• _What the task requires_: Show all lines of the listing that contain the word "elementor".

^^^^^^^^^^^^^^^^

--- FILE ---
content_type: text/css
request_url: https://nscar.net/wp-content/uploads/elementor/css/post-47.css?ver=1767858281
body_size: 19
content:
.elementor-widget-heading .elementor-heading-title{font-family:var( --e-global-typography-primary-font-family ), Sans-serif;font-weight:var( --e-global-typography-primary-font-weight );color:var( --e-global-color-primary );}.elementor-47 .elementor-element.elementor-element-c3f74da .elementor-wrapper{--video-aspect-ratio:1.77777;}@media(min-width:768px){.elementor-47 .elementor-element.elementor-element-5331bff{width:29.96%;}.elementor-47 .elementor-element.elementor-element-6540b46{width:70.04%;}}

^^^^^^^^^^^^^^^^

• _Exercise result_:
request_url: https://nscar.net/wp-content/uploads/elementor/css/post-47.css?ver=1767858281
.elementor-widget-heading .elementor-heading-title{font-family:var( --e-global-typography-primary-font-family ), Sans-serif;font-weight:var( --e-global-typography-primary-font-weight );color:var( --e-global-color-primary );}.elementor-47 .elementor-element.elementor-element-c3f74da .elementor-wrapper{--video-aspect-ratio:1.77777;}@media(min-width:768px){.elementor-47 .elementor-element.elementor-element-5331bff{width:29.96%;}.elementor-47 .elementor-element.elementor-element-6540b46{width:70.04%;}}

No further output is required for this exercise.